━━━ DATA PROVIDED ━━━
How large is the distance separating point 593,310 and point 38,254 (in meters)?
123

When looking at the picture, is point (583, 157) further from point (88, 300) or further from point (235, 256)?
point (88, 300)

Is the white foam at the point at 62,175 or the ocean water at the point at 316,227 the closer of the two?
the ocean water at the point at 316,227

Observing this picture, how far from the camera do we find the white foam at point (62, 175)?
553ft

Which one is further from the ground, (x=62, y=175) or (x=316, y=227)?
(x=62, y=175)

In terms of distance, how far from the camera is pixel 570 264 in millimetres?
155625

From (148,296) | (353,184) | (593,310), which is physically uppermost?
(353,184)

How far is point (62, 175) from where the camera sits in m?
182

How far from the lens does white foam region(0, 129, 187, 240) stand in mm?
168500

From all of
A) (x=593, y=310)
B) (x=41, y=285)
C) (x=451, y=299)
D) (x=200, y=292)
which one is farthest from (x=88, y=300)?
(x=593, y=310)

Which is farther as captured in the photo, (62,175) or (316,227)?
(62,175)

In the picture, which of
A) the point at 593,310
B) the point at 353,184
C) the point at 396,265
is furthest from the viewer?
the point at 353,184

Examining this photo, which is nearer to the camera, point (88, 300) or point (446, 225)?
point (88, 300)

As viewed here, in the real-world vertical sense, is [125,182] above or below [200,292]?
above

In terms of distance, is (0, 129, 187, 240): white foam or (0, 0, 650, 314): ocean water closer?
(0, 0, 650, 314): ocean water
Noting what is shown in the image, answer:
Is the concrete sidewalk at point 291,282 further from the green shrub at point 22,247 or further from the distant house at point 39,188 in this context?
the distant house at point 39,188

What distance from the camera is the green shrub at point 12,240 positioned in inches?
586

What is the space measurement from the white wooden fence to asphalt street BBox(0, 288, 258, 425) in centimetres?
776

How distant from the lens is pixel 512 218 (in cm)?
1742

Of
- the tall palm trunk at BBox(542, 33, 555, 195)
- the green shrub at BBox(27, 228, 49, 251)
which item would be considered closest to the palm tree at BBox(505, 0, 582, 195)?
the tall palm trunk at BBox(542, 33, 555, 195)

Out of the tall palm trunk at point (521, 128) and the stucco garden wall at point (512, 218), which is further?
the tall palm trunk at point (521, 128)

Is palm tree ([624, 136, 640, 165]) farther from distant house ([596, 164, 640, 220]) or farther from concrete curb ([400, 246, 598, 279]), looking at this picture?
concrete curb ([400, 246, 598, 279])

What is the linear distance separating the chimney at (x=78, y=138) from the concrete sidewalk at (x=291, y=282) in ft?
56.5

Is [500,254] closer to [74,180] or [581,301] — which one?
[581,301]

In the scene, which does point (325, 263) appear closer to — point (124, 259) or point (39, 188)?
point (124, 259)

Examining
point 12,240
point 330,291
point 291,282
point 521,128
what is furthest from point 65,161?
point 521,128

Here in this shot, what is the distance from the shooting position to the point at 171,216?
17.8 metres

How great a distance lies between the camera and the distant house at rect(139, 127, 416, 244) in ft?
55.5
━━━
Pull out each line of the items above that contains the word "distant". Case matters.

Is the concrete sidewalk at point 291,282 further from the green shrub at point 22,247 or further from the distant house at point 39,188 in this context?
the distant house at point 39,188
How distant from the lens is pixel 512 218 (in cm)?
Is palm tree ([624, 136, 640, 165]) farther from distant house ([596, 164, 640, 220]) or farther from concrete curb ([400, 246, 598, 279]), looking at this picture?
How great a distance lies between the camera and the distant house at rect(139, 127, 416, 244) in ft?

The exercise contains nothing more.